*Text shown*:
--------

UNITED STATES OF AMERICA
v.
FRANK A. TROBACK



The opinion of the court was delivered by: DITTER

 Defendant, Frank Troback, was convicted by a jury of knowingly causing stolen securities to be transported in interstate commerce in violation of 18 U.S.C. ยง 2314. Since he admittedly caused the securities to move interstate, and since he admitted they had been stolen, the only issue at trial was his guilty knowledge. Challenging evidentiary rulings and my instructions to the jury, defendant has moved for judgment of acquittal, or in the alternative, for a new trial. For the reasons which follow, both motions will be denied.

--------

*Exercise brief*: Write out the part of the court opinion between "Defendant, Frank Troback, was" and "will be denied.", inclusive.

*Excerpted data*:
--------

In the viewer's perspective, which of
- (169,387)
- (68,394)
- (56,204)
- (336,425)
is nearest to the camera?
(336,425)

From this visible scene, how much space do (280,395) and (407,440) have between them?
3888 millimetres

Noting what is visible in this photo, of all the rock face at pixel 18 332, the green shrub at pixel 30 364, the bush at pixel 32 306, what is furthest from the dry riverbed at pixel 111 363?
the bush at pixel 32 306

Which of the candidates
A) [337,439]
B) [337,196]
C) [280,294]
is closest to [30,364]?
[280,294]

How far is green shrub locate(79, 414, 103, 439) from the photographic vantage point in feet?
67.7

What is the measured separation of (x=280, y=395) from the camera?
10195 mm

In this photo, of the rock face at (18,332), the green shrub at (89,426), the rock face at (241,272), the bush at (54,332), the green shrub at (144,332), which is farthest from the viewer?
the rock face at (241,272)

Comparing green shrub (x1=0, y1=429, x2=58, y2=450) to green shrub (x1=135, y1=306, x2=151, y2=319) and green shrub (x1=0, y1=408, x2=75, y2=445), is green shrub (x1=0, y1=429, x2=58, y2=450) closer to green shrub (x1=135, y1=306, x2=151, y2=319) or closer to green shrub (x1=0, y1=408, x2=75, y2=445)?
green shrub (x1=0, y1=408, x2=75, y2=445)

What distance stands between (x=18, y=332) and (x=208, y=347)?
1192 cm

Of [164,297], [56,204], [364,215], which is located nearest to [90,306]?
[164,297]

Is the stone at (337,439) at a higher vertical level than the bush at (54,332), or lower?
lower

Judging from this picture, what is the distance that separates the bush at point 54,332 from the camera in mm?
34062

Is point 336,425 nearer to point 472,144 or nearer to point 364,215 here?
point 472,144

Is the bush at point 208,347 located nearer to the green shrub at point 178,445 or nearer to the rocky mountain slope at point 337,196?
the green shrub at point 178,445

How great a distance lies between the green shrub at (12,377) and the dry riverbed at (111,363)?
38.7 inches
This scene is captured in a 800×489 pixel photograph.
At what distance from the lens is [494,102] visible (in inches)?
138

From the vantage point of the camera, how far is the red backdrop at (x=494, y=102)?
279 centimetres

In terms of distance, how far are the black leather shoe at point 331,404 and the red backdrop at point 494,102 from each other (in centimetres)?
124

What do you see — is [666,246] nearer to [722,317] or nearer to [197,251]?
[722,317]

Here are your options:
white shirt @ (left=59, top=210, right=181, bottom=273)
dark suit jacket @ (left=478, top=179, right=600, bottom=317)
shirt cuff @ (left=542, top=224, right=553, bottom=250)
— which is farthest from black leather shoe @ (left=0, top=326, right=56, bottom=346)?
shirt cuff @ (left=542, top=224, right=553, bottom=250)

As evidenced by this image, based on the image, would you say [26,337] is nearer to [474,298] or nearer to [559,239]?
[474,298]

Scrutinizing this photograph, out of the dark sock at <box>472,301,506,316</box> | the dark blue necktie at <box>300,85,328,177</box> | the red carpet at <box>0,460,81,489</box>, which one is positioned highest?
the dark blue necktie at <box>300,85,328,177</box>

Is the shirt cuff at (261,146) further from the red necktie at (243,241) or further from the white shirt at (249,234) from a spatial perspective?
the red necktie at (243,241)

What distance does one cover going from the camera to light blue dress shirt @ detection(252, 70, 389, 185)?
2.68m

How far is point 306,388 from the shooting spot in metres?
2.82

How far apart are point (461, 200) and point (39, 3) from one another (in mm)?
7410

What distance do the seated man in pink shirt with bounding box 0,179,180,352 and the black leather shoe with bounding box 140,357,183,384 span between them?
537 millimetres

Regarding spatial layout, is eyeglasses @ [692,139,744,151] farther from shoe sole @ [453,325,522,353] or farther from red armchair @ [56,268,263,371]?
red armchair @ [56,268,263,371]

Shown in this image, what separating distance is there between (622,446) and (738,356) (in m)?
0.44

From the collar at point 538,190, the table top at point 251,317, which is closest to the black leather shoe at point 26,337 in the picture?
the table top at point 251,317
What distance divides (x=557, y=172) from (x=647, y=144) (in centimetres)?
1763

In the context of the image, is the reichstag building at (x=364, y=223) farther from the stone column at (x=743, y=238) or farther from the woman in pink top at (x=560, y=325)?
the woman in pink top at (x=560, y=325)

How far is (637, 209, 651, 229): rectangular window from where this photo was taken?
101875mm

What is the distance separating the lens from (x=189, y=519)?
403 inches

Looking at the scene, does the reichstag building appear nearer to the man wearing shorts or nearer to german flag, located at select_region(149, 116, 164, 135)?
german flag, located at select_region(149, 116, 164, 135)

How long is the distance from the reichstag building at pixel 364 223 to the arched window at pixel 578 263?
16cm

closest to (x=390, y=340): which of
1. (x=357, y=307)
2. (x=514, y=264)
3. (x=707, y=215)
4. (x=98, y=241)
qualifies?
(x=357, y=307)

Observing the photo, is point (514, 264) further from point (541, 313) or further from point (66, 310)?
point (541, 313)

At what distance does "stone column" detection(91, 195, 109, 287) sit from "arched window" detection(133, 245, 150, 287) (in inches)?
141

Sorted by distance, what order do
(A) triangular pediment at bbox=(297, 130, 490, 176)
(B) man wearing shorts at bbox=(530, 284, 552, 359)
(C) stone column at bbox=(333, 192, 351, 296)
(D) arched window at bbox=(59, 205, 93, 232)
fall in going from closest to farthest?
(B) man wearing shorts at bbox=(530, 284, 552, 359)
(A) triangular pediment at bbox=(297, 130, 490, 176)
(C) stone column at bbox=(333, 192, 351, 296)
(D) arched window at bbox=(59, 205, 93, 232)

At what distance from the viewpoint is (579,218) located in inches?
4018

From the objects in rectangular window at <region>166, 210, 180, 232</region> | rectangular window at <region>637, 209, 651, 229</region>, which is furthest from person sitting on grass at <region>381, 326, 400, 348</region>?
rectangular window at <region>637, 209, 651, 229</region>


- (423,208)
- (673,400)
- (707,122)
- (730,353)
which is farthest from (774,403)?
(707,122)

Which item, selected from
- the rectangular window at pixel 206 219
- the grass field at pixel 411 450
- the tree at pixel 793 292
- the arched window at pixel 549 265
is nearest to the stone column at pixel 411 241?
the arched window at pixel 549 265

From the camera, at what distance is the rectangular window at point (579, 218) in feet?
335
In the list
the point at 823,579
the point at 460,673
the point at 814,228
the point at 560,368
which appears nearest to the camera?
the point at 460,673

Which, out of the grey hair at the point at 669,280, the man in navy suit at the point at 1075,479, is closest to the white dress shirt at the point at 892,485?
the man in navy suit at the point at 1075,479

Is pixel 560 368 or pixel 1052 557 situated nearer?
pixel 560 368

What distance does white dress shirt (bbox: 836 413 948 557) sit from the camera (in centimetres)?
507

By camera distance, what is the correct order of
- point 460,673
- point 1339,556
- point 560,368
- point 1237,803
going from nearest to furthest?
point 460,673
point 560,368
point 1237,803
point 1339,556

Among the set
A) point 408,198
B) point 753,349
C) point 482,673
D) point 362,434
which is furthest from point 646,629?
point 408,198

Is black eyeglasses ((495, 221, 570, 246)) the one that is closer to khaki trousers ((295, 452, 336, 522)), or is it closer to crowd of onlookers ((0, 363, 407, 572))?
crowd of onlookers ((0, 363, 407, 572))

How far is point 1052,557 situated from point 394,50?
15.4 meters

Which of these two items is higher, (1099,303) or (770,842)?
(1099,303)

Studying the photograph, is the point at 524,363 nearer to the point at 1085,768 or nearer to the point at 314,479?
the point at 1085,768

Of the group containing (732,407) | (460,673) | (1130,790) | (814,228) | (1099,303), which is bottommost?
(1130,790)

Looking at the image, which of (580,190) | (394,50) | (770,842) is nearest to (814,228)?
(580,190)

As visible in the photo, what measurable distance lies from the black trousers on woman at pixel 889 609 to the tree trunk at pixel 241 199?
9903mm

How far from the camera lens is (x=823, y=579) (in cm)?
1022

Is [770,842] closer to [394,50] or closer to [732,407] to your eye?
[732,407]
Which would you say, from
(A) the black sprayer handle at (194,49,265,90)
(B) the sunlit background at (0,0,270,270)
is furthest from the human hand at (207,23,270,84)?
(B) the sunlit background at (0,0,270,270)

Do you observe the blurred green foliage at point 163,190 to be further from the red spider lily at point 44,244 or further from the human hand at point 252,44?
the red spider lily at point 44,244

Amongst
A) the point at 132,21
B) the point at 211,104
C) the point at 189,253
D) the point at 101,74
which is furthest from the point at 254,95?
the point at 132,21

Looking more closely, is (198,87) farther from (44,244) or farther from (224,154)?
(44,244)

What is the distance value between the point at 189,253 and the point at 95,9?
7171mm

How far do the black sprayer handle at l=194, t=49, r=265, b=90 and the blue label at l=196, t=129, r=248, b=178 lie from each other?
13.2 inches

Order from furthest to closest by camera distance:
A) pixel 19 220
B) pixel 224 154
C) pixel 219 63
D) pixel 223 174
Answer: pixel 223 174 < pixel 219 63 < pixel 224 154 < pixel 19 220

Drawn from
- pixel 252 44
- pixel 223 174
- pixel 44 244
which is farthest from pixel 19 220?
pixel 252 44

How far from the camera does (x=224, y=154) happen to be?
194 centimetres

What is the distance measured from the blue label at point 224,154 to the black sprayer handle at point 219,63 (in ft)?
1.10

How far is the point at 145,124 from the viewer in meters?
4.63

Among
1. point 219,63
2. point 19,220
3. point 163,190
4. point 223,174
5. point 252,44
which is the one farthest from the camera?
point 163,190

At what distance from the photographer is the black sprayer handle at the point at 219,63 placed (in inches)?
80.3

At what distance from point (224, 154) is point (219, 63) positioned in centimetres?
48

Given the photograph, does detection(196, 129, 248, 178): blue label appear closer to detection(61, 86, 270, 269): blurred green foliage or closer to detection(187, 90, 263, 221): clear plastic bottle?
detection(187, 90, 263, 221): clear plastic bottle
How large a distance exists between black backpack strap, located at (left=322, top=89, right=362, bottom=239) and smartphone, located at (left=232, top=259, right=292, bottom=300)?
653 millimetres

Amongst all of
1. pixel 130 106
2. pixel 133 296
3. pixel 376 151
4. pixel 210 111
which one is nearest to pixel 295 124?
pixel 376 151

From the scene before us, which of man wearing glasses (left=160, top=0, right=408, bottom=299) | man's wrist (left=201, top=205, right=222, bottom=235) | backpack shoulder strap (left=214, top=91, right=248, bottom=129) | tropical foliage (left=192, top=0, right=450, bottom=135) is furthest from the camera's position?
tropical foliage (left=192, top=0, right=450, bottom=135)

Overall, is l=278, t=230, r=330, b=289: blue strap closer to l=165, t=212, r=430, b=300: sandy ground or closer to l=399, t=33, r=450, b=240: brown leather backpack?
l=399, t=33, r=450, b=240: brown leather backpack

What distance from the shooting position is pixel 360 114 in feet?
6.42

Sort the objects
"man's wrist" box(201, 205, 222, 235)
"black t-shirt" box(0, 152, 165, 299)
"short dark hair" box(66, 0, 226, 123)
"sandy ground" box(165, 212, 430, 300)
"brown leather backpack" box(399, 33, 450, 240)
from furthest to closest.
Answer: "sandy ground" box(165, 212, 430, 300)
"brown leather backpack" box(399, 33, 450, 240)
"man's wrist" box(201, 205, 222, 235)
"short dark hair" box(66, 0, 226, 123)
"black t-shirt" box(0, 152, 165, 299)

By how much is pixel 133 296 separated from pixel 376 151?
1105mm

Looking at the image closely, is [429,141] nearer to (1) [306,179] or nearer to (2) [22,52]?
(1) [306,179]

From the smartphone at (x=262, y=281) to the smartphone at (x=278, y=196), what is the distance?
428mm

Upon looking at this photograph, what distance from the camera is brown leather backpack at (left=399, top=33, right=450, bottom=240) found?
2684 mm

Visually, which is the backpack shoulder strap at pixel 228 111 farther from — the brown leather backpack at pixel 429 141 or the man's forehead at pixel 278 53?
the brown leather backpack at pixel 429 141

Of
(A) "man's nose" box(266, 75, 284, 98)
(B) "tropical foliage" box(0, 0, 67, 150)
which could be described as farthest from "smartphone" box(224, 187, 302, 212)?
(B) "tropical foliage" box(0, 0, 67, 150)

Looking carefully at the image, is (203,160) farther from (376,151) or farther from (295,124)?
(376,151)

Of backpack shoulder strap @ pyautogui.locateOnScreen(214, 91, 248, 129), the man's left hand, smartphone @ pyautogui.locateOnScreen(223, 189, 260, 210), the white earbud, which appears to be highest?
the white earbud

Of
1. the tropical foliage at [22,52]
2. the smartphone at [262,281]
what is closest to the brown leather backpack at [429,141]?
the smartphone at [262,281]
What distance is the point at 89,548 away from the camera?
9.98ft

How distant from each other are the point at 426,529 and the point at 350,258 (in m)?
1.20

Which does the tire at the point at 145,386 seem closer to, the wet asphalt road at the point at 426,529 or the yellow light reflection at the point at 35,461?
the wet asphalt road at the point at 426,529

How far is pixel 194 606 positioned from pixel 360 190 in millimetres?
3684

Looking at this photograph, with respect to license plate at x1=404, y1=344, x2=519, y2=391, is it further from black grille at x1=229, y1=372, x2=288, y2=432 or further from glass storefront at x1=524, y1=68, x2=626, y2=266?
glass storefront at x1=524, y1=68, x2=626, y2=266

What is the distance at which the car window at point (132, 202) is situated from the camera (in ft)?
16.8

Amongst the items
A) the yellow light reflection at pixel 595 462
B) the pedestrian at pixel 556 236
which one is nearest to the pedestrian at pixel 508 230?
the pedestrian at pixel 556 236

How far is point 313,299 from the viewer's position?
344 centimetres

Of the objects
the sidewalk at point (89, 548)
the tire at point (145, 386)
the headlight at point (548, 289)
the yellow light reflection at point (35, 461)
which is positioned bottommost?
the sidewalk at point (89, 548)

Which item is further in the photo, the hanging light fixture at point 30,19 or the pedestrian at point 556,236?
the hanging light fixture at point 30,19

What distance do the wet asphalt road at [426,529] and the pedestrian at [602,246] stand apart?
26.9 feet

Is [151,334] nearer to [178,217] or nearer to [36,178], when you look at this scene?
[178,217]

--------

*Answer to this task*:
Defendant, Frank Troback, was convicted by a jury of knowingly causing stolen securities to be transported in interstate commerce in violation of 18 U.S.C. ยง 2314. Since he admittedly caused the securities to move interstate, and since he admitted they had been stolen, the only issue at trial was his guilty knowledge. Challenging evidentiary rulings and my instructions to the jury, defendant has moved for judgment of acquittal, or in the alternative, for a new trial. For the reasons which follow, both motions will be denied.